If Good Morning, Midnight does not offer a way out of the impasse it presents a meticulous exploration of it, and in so doing suggests a version of the sublime that at last makes explicit the extremity of feminine misogyny, implicit within and securely contained by the Kantian formulation. Here we see the sublime as the wish for and affirmation of a moment of utter self-loss, but one in which feminine sacrifice does not ensure reason's aggrandizement. If the imagination can participate in and have access to the mind's supersensible vocation only by laying waste to itself, Sasha assents to a sacrifice that is at once sheer abjection—her bitter
recognition of the fact that "sacrifices are necessary"—and a defiant resistance to the forces that have determined it. That she becomes the agent and not merely the recipient of her own destruction is a perhaps dubious victory. But I would like to imagine her final "yes" as a moment of self-mutilation that wounds the self not only to nullify but perhaps also to sustain it, albeit in fragmented form. Unlike the Kantian version, this sublime calls into question the efficacy of the dividing line as such. For at the end of the novel self-shattering and self-constitution have become one and the same, and if Sasha finally embraces negativity itself, the condition is that feminine self-hatred has, for perhaps the last time, not been denied.

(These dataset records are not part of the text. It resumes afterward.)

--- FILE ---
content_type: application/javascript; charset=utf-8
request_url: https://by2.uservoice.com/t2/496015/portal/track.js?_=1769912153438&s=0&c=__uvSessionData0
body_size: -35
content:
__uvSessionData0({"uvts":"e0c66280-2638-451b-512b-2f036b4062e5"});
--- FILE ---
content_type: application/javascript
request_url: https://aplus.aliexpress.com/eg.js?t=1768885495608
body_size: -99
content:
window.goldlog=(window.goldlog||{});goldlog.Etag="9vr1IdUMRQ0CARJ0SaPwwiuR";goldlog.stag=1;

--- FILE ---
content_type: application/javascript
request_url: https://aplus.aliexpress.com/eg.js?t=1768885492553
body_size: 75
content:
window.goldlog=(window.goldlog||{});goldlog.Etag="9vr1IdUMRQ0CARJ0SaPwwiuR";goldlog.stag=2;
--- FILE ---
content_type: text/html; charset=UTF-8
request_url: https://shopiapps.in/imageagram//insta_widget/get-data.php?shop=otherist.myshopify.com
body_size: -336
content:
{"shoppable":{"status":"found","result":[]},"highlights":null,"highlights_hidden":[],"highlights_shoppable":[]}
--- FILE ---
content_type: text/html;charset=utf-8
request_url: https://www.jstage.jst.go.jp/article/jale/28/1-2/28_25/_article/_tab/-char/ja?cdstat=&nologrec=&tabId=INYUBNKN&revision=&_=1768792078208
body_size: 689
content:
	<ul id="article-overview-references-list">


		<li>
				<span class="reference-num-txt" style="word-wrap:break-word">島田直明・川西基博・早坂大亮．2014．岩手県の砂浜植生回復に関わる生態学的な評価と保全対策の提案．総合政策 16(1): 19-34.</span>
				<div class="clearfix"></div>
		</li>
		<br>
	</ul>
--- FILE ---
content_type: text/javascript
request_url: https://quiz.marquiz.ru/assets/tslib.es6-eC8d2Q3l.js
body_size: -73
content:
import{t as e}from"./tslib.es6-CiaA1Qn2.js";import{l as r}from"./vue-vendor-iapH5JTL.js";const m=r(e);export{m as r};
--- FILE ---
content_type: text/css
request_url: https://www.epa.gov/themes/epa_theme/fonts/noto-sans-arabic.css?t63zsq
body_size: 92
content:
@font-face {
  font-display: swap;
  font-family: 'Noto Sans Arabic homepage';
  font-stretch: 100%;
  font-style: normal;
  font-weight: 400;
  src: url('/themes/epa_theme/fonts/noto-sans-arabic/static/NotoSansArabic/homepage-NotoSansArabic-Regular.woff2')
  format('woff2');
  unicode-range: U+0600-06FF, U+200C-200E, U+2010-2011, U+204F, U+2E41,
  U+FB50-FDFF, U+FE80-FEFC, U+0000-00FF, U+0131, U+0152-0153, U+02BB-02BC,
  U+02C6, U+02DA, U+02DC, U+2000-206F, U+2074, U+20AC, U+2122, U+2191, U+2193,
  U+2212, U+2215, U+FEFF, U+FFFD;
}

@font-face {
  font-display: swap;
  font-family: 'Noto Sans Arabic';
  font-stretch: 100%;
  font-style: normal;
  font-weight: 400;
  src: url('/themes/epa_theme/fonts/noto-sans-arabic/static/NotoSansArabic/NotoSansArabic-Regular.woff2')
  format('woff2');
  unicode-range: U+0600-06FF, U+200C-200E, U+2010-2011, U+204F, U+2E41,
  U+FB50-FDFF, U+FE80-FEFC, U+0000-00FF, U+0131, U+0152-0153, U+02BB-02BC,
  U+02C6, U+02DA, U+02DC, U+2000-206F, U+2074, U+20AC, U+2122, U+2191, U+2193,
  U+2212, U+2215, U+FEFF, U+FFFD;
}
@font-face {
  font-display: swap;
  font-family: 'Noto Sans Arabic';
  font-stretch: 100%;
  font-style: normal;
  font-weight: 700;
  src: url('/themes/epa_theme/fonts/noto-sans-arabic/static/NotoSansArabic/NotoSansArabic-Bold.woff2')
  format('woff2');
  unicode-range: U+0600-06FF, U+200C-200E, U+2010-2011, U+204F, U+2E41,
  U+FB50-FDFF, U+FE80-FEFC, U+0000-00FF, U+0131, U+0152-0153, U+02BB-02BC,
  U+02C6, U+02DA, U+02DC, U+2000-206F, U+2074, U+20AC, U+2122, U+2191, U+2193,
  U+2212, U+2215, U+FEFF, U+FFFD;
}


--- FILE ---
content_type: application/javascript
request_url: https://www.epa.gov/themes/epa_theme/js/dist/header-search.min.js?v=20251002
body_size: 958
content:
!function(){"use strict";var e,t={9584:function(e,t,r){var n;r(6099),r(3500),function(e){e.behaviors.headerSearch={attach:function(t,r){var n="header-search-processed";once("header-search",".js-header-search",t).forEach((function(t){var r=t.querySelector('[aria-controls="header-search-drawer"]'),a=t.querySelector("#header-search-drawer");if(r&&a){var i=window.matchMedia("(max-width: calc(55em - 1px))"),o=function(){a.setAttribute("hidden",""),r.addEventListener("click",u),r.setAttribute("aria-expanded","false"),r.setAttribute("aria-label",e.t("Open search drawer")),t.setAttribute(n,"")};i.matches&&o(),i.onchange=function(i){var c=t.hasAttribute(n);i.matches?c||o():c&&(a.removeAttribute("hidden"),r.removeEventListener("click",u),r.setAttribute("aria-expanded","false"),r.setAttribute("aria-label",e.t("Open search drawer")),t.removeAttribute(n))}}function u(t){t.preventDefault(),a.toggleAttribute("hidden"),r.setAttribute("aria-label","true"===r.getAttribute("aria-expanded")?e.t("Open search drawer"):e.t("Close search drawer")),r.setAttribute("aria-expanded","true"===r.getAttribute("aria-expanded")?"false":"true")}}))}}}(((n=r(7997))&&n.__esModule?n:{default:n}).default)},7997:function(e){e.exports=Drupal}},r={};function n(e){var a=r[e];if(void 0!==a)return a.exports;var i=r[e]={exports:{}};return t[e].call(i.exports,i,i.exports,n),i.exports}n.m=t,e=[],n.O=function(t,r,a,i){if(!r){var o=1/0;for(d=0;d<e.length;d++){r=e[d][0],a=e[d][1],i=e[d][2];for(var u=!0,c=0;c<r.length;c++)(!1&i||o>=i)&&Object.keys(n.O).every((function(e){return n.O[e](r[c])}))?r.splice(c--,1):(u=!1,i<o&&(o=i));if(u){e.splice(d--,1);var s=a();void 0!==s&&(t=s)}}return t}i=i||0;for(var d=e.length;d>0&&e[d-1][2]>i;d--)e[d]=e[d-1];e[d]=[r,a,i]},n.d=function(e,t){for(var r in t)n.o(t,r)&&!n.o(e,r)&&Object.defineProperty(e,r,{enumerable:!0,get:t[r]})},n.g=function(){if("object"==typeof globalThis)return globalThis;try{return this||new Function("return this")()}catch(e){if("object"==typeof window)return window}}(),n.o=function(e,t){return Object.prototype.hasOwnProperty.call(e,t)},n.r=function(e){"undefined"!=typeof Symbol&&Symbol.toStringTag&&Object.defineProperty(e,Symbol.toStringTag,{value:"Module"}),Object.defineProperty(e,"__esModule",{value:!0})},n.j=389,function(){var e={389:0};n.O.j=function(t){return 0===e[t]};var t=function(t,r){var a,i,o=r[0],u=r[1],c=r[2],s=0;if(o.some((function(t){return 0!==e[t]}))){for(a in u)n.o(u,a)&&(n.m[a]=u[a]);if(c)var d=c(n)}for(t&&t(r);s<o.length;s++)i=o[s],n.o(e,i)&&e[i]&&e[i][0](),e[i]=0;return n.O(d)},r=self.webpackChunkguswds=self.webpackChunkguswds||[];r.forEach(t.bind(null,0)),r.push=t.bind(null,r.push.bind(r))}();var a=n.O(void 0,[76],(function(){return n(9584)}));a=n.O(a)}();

We might read Sasha's "Yes—yes—yes. . . ." as the subversive rather than compulsive repetition of a woman's assent to her own violation. Sasha does not see the entrance of the commis as the invasion of an external force that would demonstrate her own weakness. Rather, once she knows that it is he (and not René) who has entered her room, she scripts the event as a performance. The commis must wear the white dressing gown, perhaps so he can appear as priest-like and remind her of her father (and her mother); he must be silent, so that she can speak. If the costume were different, if he were to talk, there is no reason to suppose that Sasha would embrace him with her parody of Molly Bloom's "yes." But as it is she takes the opportunity to transform her room from a hiding place, one that she's just successfully defended against René, into a theater where she can perform, imitate, and therefore transform the narrative of female subjugation that haunts the entire novel. As Judith Butler has argued, we can see the resemblance between behavior by lesbians and gays that contests the norms of heterosexual conduct by demonstrating that the norm exists only insofar as it is performed and (compulsively) reiterated.[68] Sasha, too, transforms what might appear to be her fate in a certain novelistic genre into a performance; an affirmation of the exertion of her own agency that has the paradoxical effect of transforming the very event she performs/repeats, for she says "yes" to the possibility of taking her own pleasure in a scene with incestuous overtones. In the Kantian sublime the affirmative moment is reserved for masculine reason, which insists on its transcendent validity at the expense of the imagination; here Sasha performs and parodies that role, and in doing so she not only transgresses sexual norms
but subverts and displaces them. Her "yes" is indeed excessive with respect to the norms that have made her a marginal and outcast figure; but it is also excessive in respect to the excess acknowledged by the theory of the sublime and the narrative of female sacrifice with which it is complicit.